Ammar Maleki: ‘Iranian people are fed up with the Islamic regime’

Ammar Maleki: ‘Iranian people are fed up with the Islamic regime’

Demonstrations, burned headscarves, and small creative actions of resistance. The Iranian people are protesting on a massive scale against the Islamic regime. Ammar Maleki, assistant professor of Comparative Politics at Tilburg University, explains: “The vast majority of the Iranian people do not support the Islamic regime. It is time for the European Union to put diplomatic pressure on the Islamic regime!”

Ammar Maleki addresses protesters at a rally against the Iranian regime in September in The Hague. Image: own collection

The death of a young woman in Iran caused protests across the country in recent months. Masha Amini died under suspicious circumstances after being arrested by the morality police for not wearing her headscarf the “right” way. The protesters attracted worldwide attention with their revolutionary slogan zan, zendegi, azadi (woman, life, freedom). Other slogans focused more against the regime: “An Islamic republic, we don’t want, we don’t want.” After weeks of resistance, the end of the protests seems far from imminent.

Opinion polls

The actions and demonstrations are in line with opinion polls published earlier by the GAMAAN Research Institute. These showed that a majority of Iranians disapprove of the mandatory wearing of headscarves and do not support the Islamic regime. “The surveys were distributed among Iranians through social media and communication channels, such as WhatsApp and Telegram. Iranians are very active on social media,” explained founder and director Ammar Maleki.

“To reach all walks of life, we distributed the survey in different types of social media groups. As a result, all kinds of people filled out the survey: male and female, young and old, city people and the rural population, university educated and less educated, and thus also people who support the regime and those who do not. This makes the survey representative and reliable,” says the researcher.

Ammar Maleki

The results show that women, young people, and highly educated urban people are—entirely as expected—the groups most opposed to a mandatory headscarf. But that does not mean that men, people over 50, the less educated, and people in rural areas are necessarily in favor of a mandatory hijab.
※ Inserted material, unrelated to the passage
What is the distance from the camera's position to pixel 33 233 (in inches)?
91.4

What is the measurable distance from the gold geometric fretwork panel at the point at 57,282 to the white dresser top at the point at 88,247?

Indeed, figures show that the majority of these groups also oppose a compulsory hijab. “It is incorrect to think that the male, old, rural population in Iran necessarily supports the regime,” Maleki explained. “It is true that the largest group of supporters of the regime live in rural areas (35.5%), but the majority of the rural population (58.5%) does not support the regime.”

‘The majority of the rural population does not support the regime’

Ammar Maleki

In addition, the 2020 religion survey shows a secular shift in Iran. While 90% of respondents reported being raised religiously and/or practicing religion, about half stated that they became non-religious during their lifetime.

The Iranian people persevere: with ongoing demonstrations and small creative acts of resistance, they continue to show their discontent. For example, images of men and women dancing at a university recently surfaced on social media. While jumping on the tables, they wave their headscarves in the air. Clergymen also have to suffer in these images. Their turbans—as the videos show—are regularly pulled off their heads.

Students of Amir Kabir university protest against Hijab and the Islamic Republic. Beeld: Darafsh Kaviyani/Wikimedia Commons

Support from Europe

Maleki says it is time for the European Union to show its support for the Iranian people: “The massive protests in Iran confirm our opinion polls. The vast majority of the Iranian people do not support the Islamic regime. It is time for the European Union to exert diplomatic pressure on the Islamic regime!”

The European Union must also do this for its own sake, Maleki explained: “If the Iranian regime kills protesters on a massive scale—as they did in Syria to support Assad—new migration flows may be triggered. Given the current influx of refugees from Syria and Ukraine, that’s the last thing the European Union wants. By the way, Iranians don’t want to leave their country at all. They want freedom. So they need international support to prevent a tragedy. The West can put pressure on the regime so that, with the help of referendums and free elections, there will be a peaceful transition.”